TEXT: Begin

Upon consulting the teaching and the life of our Christ, we changed our prayer. We had always prayed for the kidnapped and killed; now we pray, too, for our brothers the assassins. We spiritually adopt them; we fast for them on Fridays. Most of these youth who torture and kill were baptized as infants. They are, ontologically, our brothers; we are children of the same Father, and we have come to desire the best for them, as Christ does. It pains us to think that even one of these dark souls might suffer damnation.
Lately when we pray for peace we do not pray for the disappearance of evil men in the city. We pray for their conversion. We had been praying for an impossible thing: that God would make evil disappear by magic, without the conversion of evil people. But to consult the life of Christ is to know how to deal with cruelty and injustice. Two criminals were crucified with him. He desired the best for both of them; he loved both of them. He wanted both of them to be his brothers for all eternity. The one who accepted that salvific love received it.
We had invoked Christ, but we had not listened to him. Christ asks us to love our enemies, even these new, frightening enemies. Christ tells us to return good for evil, to pray for those who persecute us. Christ promises happiness (beatitude!) to those who suffer with him, who are meek with him, who are poor with him.

TEXT: End
DATA SUPPLIED: Begin

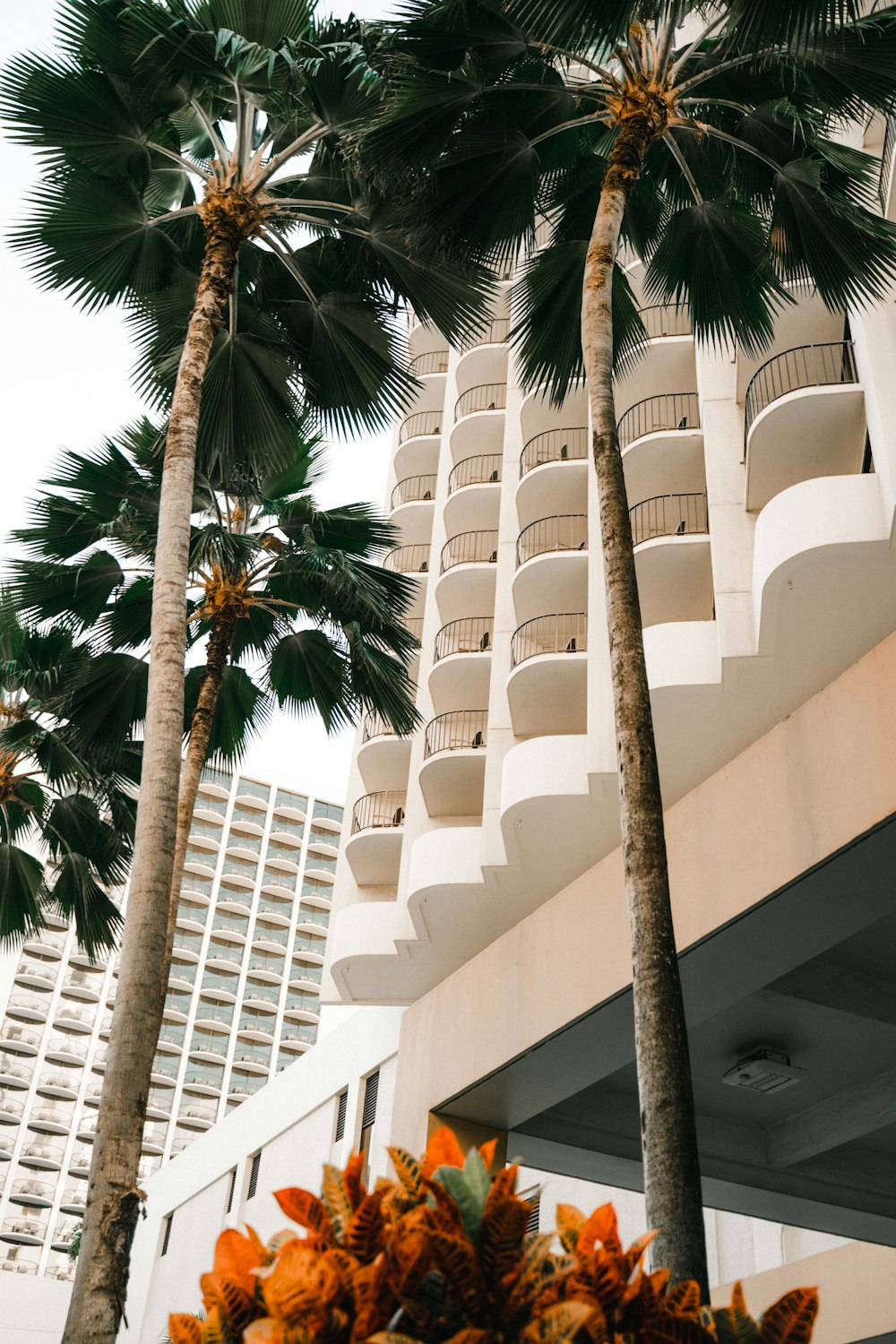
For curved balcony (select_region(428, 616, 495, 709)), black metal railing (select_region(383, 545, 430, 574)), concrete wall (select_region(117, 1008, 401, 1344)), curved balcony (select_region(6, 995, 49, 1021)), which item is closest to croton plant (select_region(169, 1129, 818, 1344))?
curved balcony (select_region(428, 616, 495, 709))

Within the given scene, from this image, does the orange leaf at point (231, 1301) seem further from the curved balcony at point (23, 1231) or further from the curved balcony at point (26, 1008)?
the curved balcony at point (26, 1008)

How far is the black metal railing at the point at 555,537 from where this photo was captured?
65.9 ft

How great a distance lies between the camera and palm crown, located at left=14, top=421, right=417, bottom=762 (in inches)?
495

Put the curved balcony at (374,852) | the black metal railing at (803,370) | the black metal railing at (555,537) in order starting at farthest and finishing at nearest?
1. the black metal railing at (555,537)
2. the curved balcony at (374,852)
3. the black metal railing at (803,370)

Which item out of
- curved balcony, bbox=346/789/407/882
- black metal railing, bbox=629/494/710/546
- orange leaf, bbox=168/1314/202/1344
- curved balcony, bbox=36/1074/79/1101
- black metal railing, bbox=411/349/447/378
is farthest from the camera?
curved balcony, bbox=36/1074/79/1101

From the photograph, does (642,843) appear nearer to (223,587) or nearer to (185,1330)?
(185,1330)

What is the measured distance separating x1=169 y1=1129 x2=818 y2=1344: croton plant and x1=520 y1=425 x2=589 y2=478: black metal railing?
1573cm

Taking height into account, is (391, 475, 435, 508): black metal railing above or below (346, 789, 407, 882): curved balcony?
above

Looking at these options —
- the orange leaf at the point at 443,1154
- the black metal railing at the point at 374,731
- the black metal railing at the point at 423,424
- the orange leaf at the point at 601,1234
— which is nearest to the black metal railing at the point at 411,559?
the black metal railing at the point at 423,424

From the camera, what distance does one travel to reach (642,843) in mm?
6473

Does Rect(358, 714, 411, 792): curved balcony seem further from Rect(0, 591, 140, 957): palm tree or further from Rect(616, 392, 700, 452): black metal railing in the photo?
Rect(616, 392, 700, 452): black metal railing

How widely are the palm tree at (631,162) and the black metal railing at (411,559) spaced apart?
15.0 meters

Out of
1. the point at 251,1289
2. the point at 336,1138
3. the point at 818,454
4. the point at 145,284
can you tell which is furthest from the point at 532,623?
the point at 251,1289

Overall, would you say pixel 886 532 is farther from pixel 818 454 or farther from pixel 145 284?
pixel 145 284
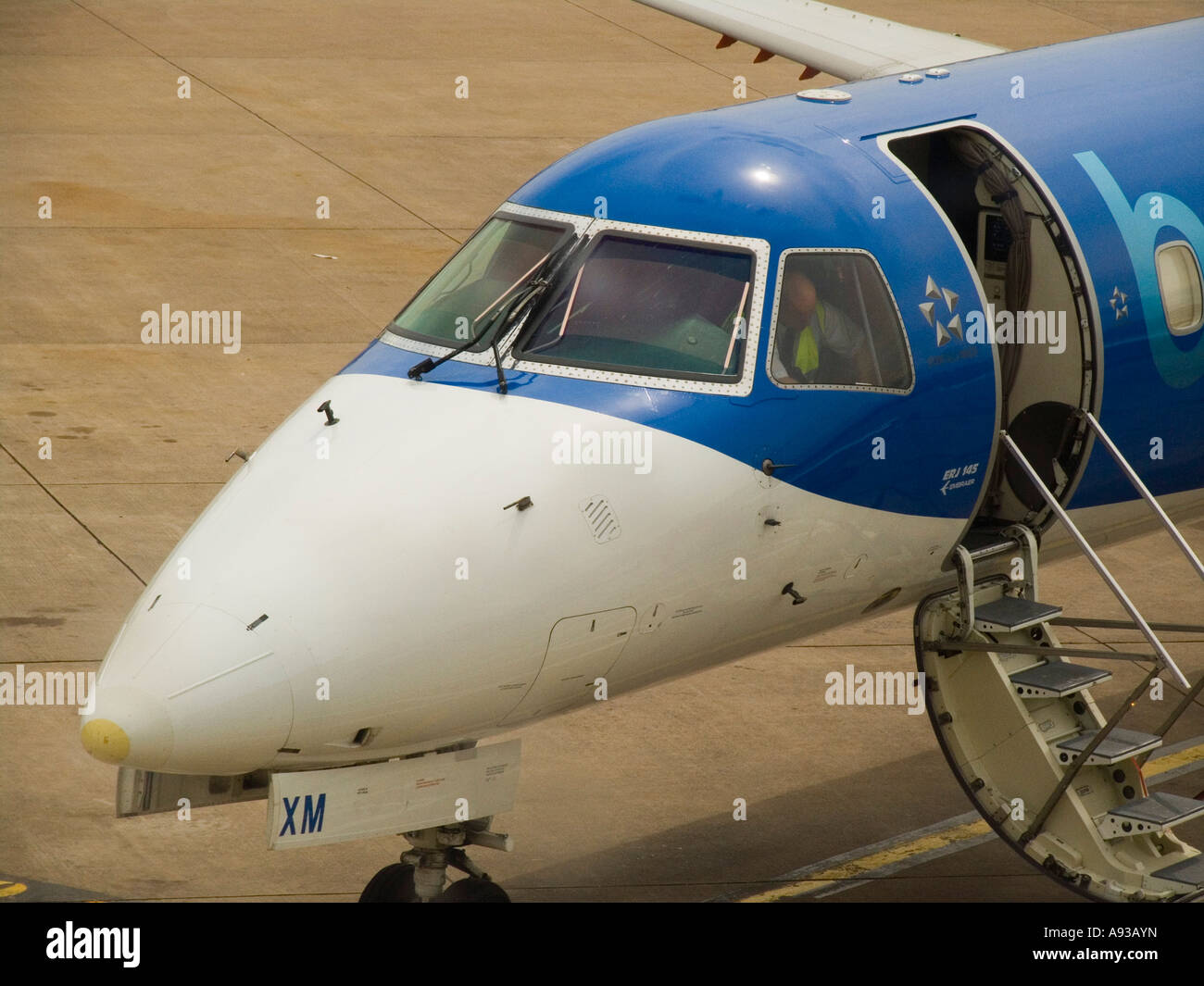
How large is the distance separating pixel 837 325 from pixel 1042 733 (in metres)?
2.76

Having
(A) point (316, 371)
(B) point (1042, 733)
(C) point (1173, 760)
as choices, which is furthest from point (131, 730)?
(A) point (316, 371)

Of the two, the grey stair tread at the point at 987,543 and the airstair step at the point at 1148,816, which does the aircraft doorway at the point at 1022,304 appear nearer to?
the grey stair tread at the point at 987,543

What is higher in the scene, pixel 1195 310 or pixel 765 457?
pixel 1195 310

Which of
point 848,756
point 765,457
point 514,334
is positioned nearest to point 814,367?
point 765,457

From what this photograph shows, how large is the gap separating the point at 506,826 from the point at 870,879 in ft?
7.92

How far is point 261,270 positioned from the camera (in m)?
23.7

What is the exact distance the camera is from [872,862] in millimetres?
12820

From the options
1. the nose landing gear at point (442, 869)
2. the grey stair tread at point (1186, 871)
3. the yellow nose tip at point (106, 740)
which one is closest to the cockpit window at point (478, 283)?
the nose landing gear at point (442, 869)

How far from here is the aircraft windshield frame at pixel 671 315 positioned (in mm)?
9969

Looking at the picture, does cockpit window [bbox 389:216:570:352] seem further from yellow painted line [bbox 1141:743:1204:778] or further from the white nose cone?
yellow painted line [bbox 1141:743:1204:778]

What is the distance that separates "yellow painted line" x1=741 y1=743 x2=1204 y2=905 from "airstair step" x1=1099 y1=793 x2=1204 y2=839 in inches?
82.2

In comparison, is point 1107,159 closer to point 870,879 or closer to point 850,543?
point 850,543

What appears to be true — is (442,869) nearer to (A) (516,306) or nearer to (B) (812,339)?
(A) (516,306)

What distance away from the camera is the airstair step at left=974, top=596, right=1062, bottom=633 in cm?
1117
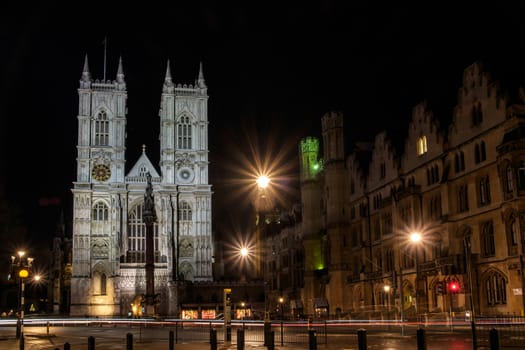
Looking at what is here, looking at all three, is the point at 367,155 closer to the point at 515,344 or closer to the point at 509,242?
the point at 509,242

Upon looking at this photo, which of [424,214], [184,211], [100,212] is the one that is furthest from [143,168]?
[424,214]

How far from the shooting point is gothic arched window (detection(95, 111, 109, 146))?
10894 centimetres

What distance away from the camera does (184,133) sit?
112 meters

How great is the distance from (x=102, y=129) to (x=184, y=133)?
41.4 ft

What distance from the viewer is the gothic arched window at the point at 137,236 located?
106000mm

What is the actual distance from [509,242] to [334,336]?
13.0m

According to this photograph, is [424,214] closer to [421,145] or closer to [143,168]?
[421,145]

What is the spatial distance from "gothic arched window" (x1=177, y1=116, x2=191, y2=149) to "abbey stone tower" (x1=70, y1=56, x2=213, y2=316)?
16cm

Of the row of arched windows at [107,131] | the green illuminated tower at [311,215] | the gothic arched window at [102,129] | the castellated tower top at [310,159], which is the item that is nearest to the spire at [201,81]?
the row of arched windows at [107,131]

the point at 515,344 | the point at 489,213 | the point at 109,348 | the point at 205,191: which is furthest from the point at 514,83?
the point at 205,191

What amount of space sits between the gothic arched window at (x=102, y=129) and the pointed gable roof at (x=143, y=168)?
5866mm

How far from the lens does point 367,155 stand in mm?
66250

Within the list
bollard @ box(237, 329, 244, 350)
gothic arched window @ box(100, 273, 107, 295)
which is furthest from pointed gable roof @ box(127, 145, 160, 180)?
bollard @ box(237, 329, 244, 350)

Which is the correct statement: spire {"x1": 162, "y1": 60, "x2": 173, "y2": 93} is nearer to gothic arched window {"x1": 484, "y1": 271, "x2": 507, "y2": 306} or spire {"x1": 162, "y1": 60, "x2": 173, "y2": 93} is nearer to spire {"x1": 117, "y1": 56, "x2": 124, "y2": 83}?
spire {"x1": 117, "y1": 56, "x2": 124, "y2": 83}
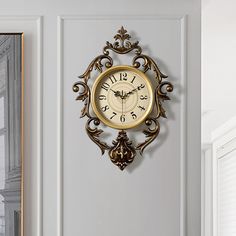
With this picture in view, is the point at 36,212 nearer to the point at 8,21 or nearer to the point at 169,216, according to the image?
the point at 169,216

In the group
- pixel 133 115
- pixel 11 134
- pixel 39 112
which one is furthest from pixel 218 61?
pixel 11 134

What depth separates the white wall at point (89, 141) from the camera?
10.2 ft

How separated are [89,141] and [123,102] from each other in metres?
0.25

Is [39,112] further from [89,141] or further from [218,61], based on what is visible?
[218,61]

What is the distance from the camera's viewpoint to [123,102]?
3.09 m

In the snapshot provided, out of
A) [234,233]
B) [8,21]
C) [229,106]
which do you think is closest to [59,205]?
[8,21]

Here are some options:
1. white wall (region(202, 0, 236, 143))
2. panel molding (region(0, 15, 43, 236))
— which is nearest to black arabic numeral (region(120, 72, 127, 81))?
panel molding (region(0, 15, 43, 236))

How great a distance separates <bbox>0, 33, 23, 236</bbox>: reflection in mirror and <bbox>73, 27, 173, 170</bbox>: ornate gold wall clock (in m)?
0.31

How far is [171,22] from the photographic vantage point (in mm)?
3156

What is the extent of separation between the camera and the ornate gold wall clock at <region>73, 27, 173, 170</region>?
122 inches

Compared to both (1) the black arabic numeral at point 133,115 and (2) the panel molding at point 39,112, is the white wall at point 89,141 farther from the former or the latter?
(1) the black arabic numeral at point 133,115

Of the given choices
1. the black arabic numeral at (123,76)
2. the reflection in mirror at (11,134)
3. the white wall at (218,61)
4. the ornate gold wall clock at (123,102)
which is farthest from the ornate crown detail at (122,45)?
the white wall at (218,61)

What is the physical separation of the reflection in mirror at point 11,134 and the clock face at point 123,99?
0.39m

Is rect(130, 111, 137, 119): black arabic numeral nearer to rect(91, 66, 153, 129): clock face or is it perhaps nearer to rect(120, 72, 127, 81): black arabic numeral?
rect(91, 66, 153, 129): clock face
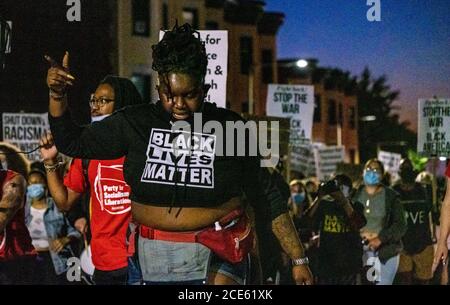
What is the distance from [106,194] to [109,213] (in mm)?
112

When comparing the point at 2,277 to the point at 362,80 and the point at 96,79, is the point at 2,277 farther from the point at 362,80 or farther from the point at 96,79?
the point at 362,80

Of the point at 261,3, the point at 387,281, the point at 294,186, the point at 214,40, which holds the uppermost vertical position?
the point at 261,3

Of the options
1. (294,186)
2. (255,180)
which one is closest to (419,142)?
(294,186)

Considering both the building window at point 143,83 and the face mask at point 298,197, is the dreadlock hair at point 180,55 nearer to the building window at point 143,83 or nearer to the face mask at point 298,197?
the face mask at point 298,197

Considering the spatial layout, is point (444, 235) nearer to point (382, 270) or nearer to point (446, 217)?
point (446, 217)

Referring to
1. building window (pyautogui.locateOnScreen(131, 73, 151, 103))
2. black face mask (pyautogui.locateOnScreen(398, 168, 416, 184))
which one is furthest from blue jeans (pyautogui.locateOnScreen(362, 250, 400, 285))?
building window (pyautogui.locateOnScreen(131, 73, 151, 103))

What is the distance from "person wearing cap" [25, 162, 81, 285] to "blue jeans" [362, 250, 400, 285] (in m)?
3.13

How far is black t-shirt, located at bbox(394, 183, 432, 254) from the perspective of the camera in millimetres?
11406

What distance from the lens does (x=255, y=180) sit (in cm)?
516

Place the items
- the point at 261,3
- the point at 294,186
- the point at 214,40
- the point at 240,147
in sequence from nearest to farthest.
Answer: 1. the point at 240,147
2. the point at 214,40
3. the point at 294,186
4. the point at 261,3

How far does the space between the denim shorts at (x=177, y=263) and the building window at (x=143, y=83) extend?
74.4ft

DATA SUPPLIED: End

■ INSTRUCTIONS FOR THE TASK ■
Rewrite the passage on prayer between "Lately when we" and "love received it.", inclusive, changing "criminals" to "thieves".

■ REPLY ■
Lately when we pray for peace we do not pray for the disappearance of evil men in the city. We pray for their conversion. We had been praying for an impossible thing: that God would make evil disappear by magic, without the conversion of evil people. But to consult the life of Christ is to know how to deal with cruelty and injustice. Two thieves were crucified with him. He desired the best for both of them; he loved both of them. He wanted both of them to be his brothers for all eternity. The one who accepted that salvific love received it.